So I am not sure what was the non-ASCII part actually.
This issue was reported in 2018. And youtube-dl support UTF-8 cookie file in 2020.
committed 09:21PM - 04 May 20 UTC
+ Add support for UTF-8 in cookie files
* Skip malformed cookie file entries ins… tead of crashing (invalid entry len, invalid expires at)

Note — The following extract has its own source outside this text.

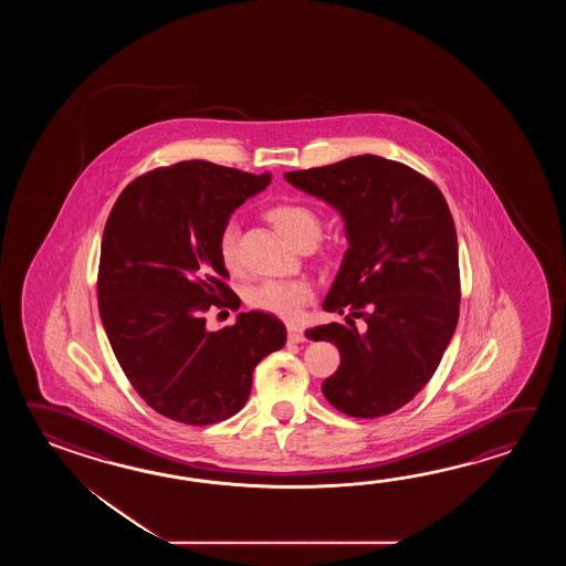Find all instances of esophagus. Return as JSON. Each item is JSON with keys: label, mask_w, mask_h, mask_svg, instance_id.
I'll use <instances>...</instances> for the list:
<instances>
[{"label": "esophagus", "mask_w": 566, "mask_h": 566, "mask_svg": "<svg viewBox=\"0 0 566 566\" xmlns=\"http://www.w3.org/2000/svg\"><path fill=\"white\" fill-rule=\"evenodd\" d=\"M287 339L291 344H301L305 342V334L301 327H287Z\"/></svg>", "instance_id": "obj_1"}]
</instances>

How do you think about using UTF-8 in http.cookijar like youtube-dl?
2 Likes
malemburg
(Marc-André Lemburg)
May 6, 2022, 9:56am
2
The closest I could find to spec for the Netscape cookie file format is this curl document:
https://curl.se/docs/http-cookies.html
The purpose of the http.cookiejar module is to read and write to such a text file (in various formats), so I’d opt for reading the file as Latin-1 to avoid any encoding issues and then remove any comments. The rest must then be plain ASCII as per the RFCs or an error is raised. When writing the file, plain ASCII should be used.
Using UTF-8 won’t really help us in this case.
1 Like
vstinner
(Victor Stinner)
May 6, 2022, 10:28am
3
If the default is changed, please add an encoding parameter to let the caller selects the encoding to allow loading a cookiejar with the same encoding than Python 3.10: encoding=sys.getfilesystemencoding()
.
If you want to force the caller to chose, ASCII encoding would be a good default. But honestly, it’s super annoying to have to chose the encoding.
RFC and other standards are nice, but “in the wild”, people do random things which don’t respect them like HTTP Headers in UTF-8 rather than Latin-1. IMO switching cookiejar to UTF-8 by default is more backward compatible than using Latin1, since most operating systems use UTF-8 as the locale encoding (it’s mostly Windows which uses other 8-bit encodings like cp1252, no?).
2 Likes
malemburg
(Marc-André Lemburg)
May 6, 2022, 10:42am
4
The point is that all actual data in a cookie file has to be ASCII according to the RFCs. It’s only comments which can break this.
Also note that the files can potentially be read and written by other applications, which may have different ideas about encoding.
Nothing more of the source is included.